# flash drive not being recognized



## sansircar (Feb 20, 2008)

I have a 6GB flash drive from WD company. My computer(Win XP) has stopped recognizing it and thus no drive is allocated for it in windows explorer. when i plug-in the flash drive, i do see in the righ-bottom corner, as small message showing "Found USB hardware" and "hardware recognized" and also and icon popping in the tray with tooltip - "safe removal of hardware" - but no drive comes up in the windows explorer. i also opened DiskManagement under Computer management to see if my machine recognized it - but dont find any entry for it there. I tried the same on a couple of other machines with same result.
The number behind my flash drive says - WD60W028(if that would be of any help).


----------



## Prezzy (Feb 23, 2009)

Hi sansircar, 

Have you tried going into the device manager and remove all items related to USB such as Root Hub and USB controller, do this by right clicking each item and choosing uninstall ?? 

Once you have done that restart your pc & let windows find the usb items again, then try your usb flash drive. It should now install correctly & you should be able to use it again. 

Incidentally when in device manager if you see anything with a yellow exclamation mark then remove that as well !!! It might be the usb flash drive after it had failed install & as such wont be redetected when plugged in !!! 

If you right click on my computer, then go to properties & then to the hardware tab, you will see device manager here !!

Hope this helps,

Cheers


----------



## sansircar (Feb 20, 2008)

i tried uninstalling my usb drivers and landed losing my kb's and mouse's functionality as both of them work via the usb port. anyway after getting the kb and the mouse back, i opened the Device Manager and scrolled down to Universal Serial Bus Controllers. it was then that i plugged in my flash drive. in the list of USB drivers under Universal Serial Bus Controllers a new driver got added by the name USB Mass Storage Device.
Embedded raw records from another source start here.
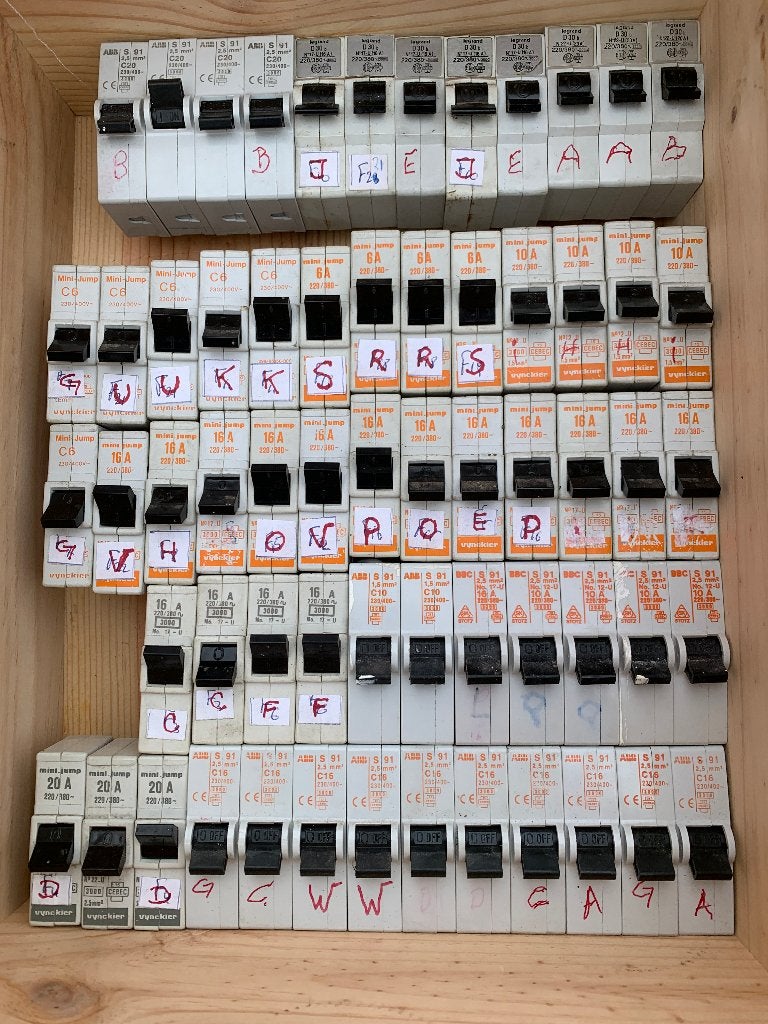 disjoncteur, Enlèvement, Utilisé, ABB, Disjoncteur divisionnaire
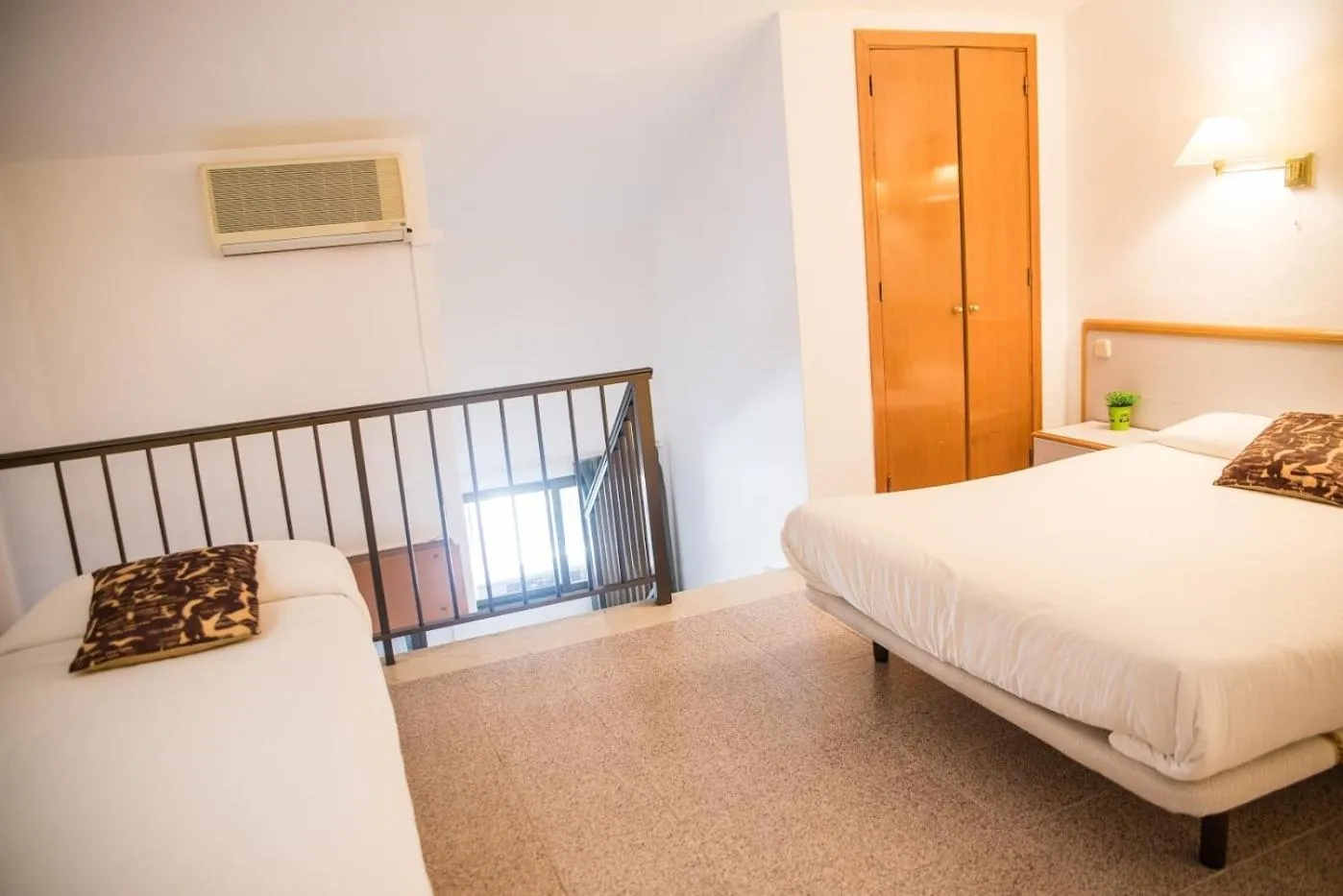 Photo of the whole room, Bed in Hotel Prado Real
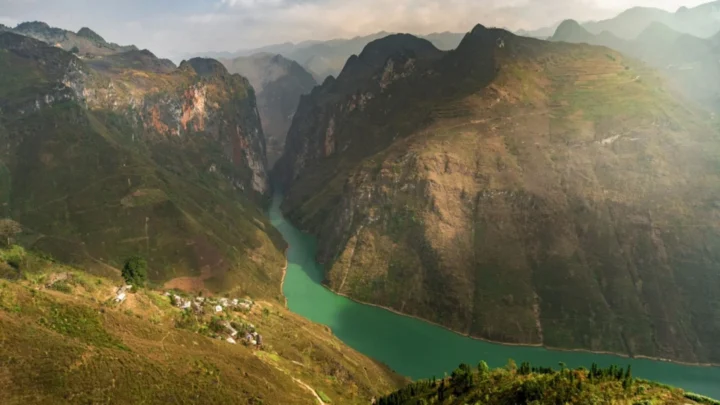 Sông Nho Quế uốn lượn giữa hẻm vực sâu nhất Việt Nam tour Hà Giang Nụ Cười Mê Kông
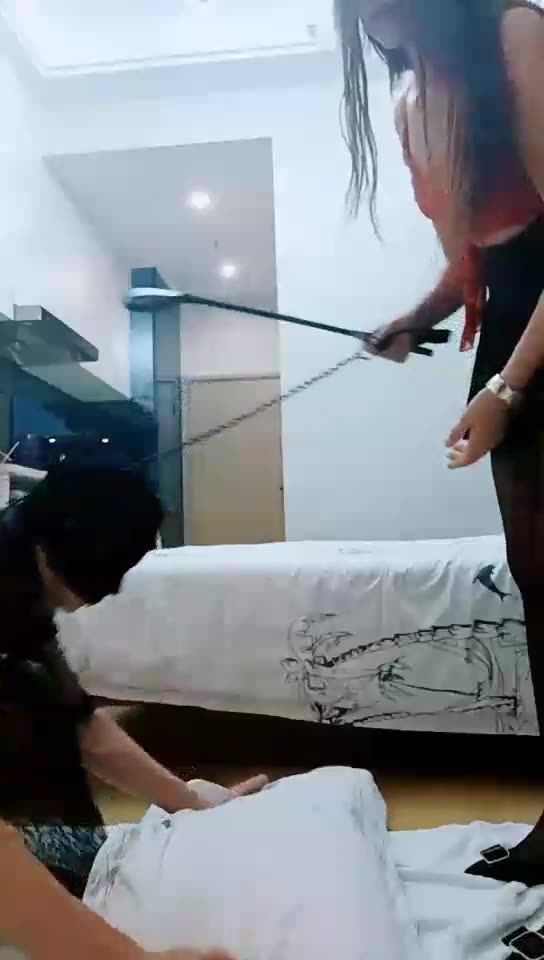 女皇余香 偷穿女邻居衣服被发现 反被玩弄调教 羞辱 钻胯 取笑 挑逗 打得满地打滚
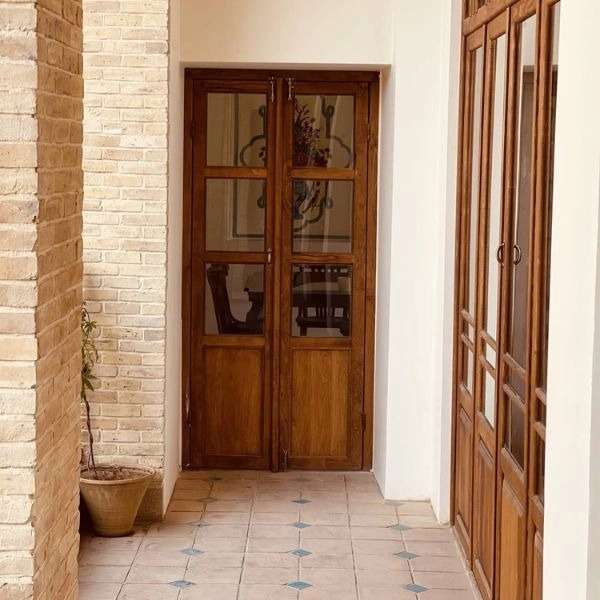 عمارت گلبهاری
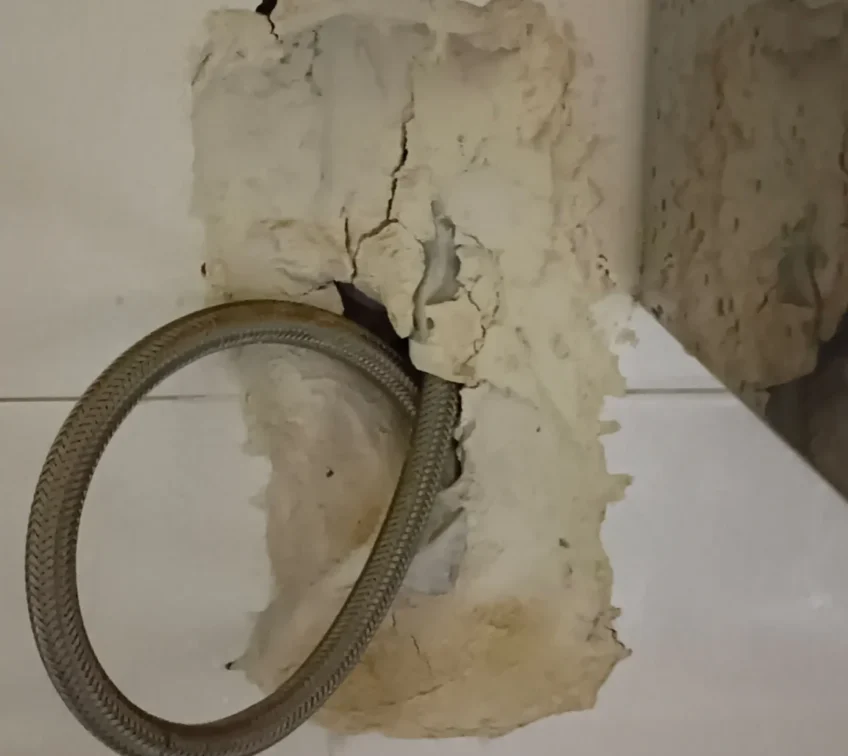 TECNIASIST---Urgencia-en-Fontanería---Armlla---Granada---IV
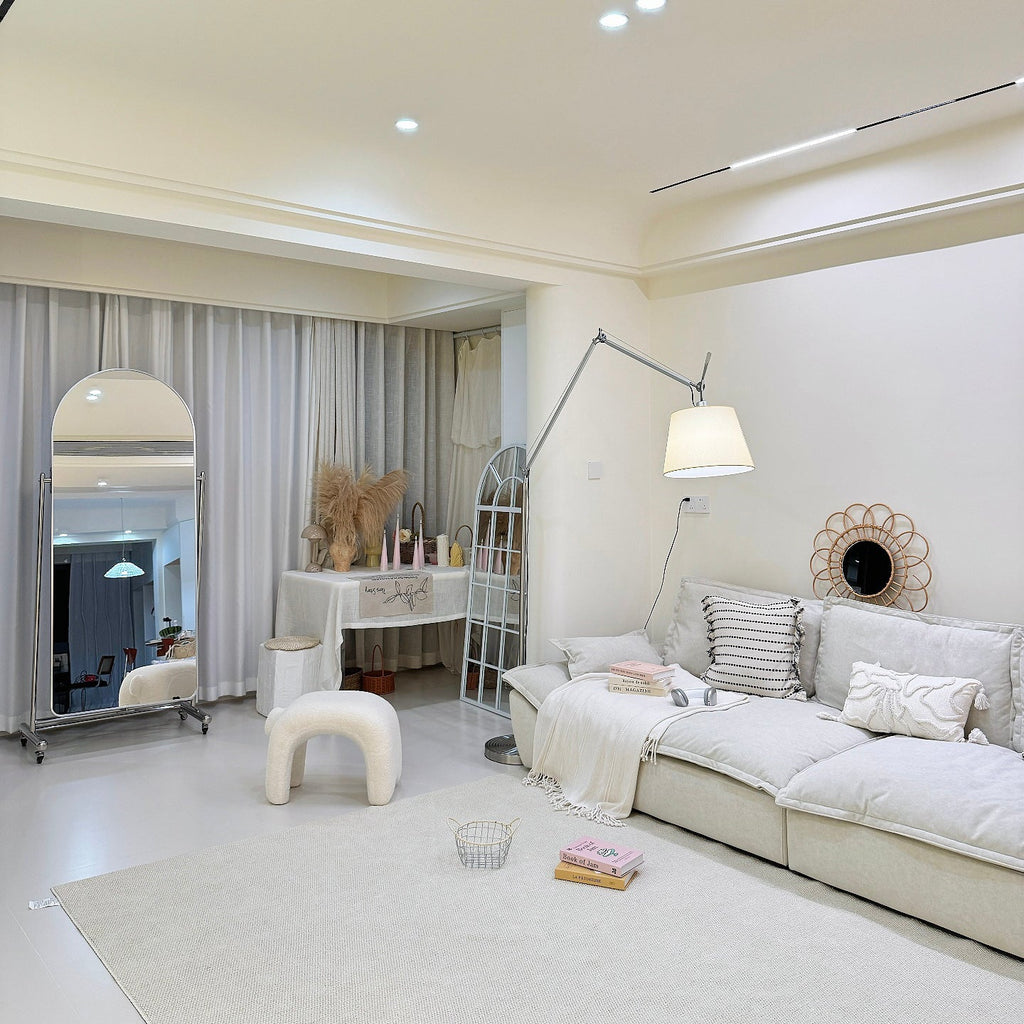 Velthea Floor Lamp | Esilora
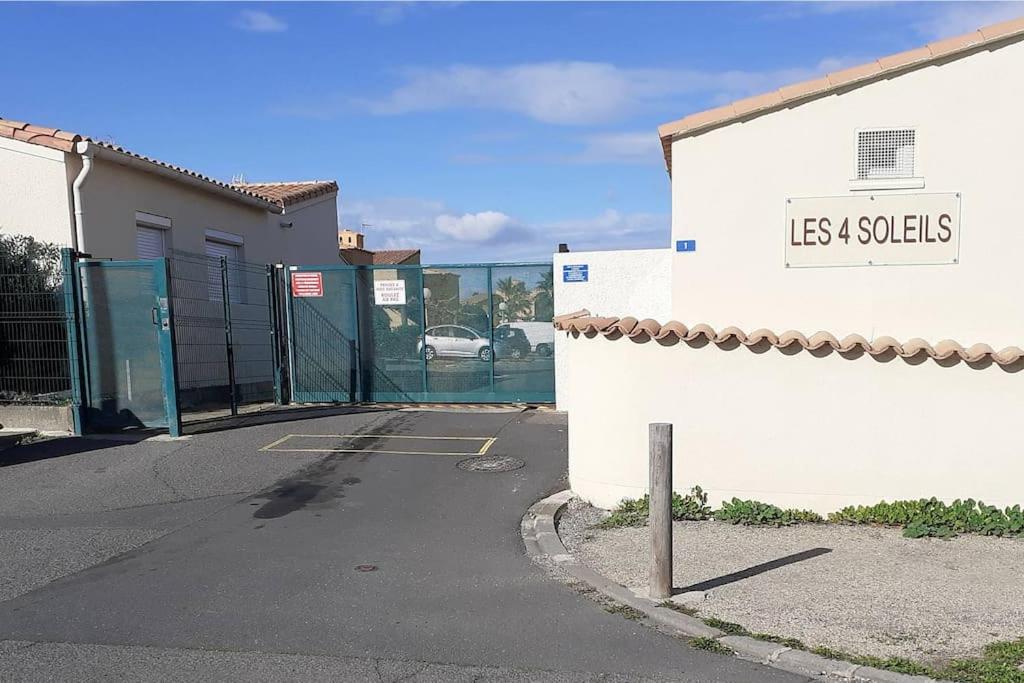 App T2 Entierement Renove En Proche A Pied De La De La Roquille Et De Tous Commerces Parking Prive Gratuit Climatisation Wifi Appartement Agde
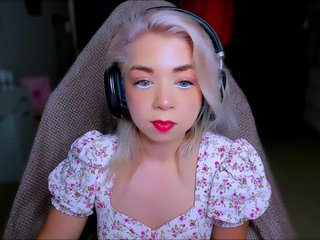 BabyNicole Porn Show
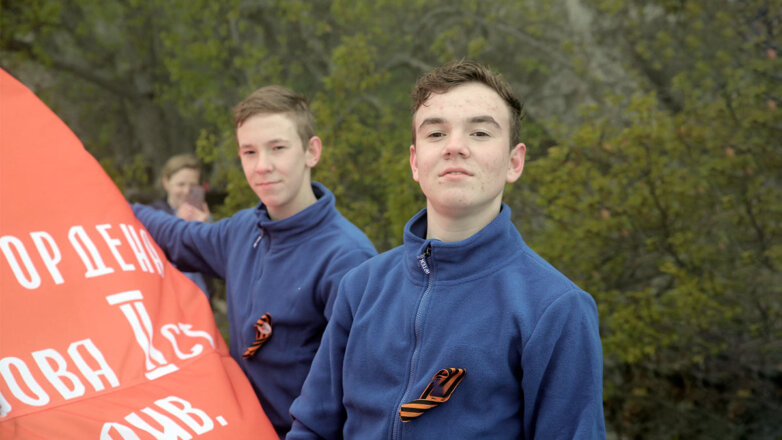 Знамя Победы и флаг России поднимут в школах, колледжах и вузах РФ накануне 9 Мая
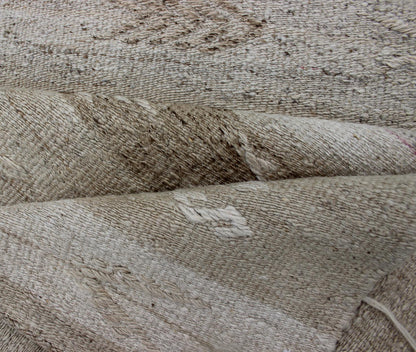 Minimalist Design Vintage Hand Woven Turkish Kilim Runner With Neutral Tones Minimalist design with traces of stripes Kilim runner in cream, light brown and taupe, Keivan Woven Arts / rug EN - 179276, country of origin / type: Turkey / Kilim, cir... - Keivan Woven ArtsEN - 179276 - 12000Rug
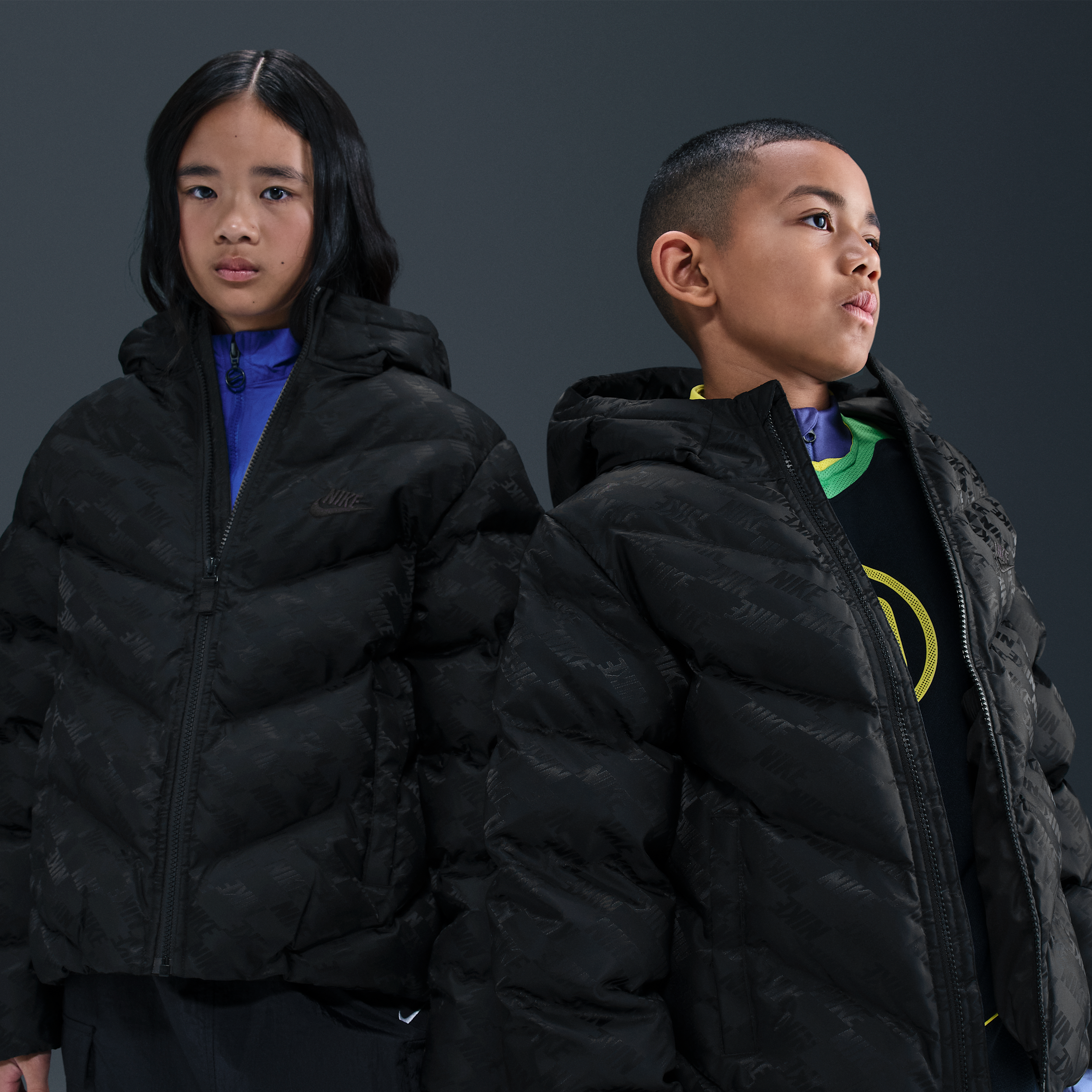 Nike Sportswear All Day Play Big Kids' Therma-fit Loose-fit Puffer Jacket In Black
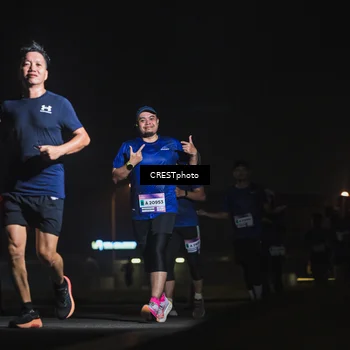 Runner Photo 7442299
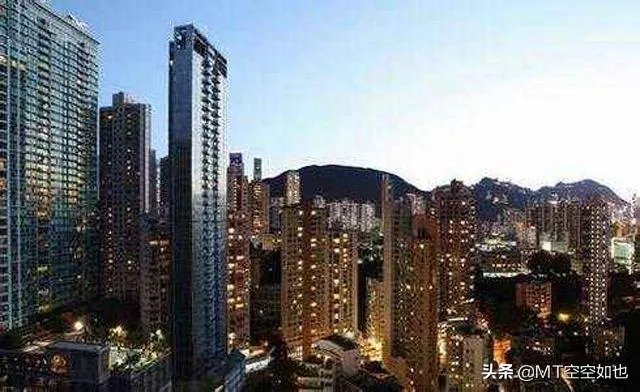 今天跟我妈说恒大75折卖房,我妈立即劝我买房,该买吗?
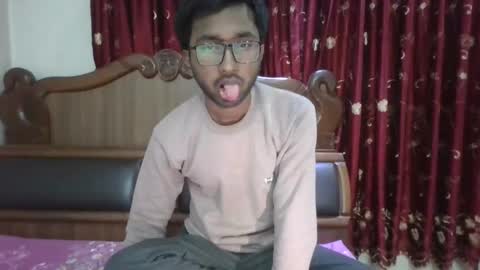 Snapshot of alvin_miler chatting on 12/31/24, 09:39 alvin miler online show from 12/31/24, 09:39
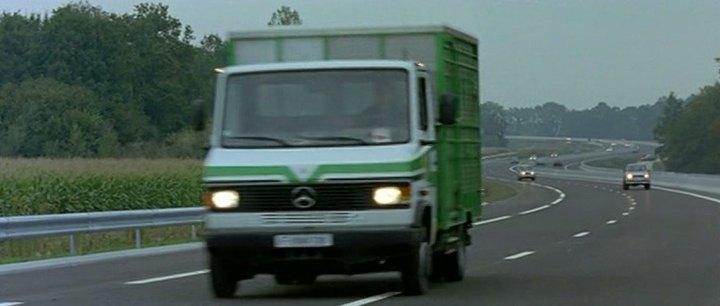 1986 Mercedes-Benz [T2]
Similarly within Device manager --> Disk Drives --> an entry got added by the name WDC WD60 WP-32LPV0 USB Device.
right clicked on it - tried the properties - but the drive did not get adde to Windows Explorer.


----------



## shahedjoy (Jan 19, 2008)

try 2 format ur C: drive & install new os th attach ur drive evrythng works f9.


----------



## blackdronza (Mar 30, 2009)

Uhm did you try plugging it in your back panel USB ports?


----------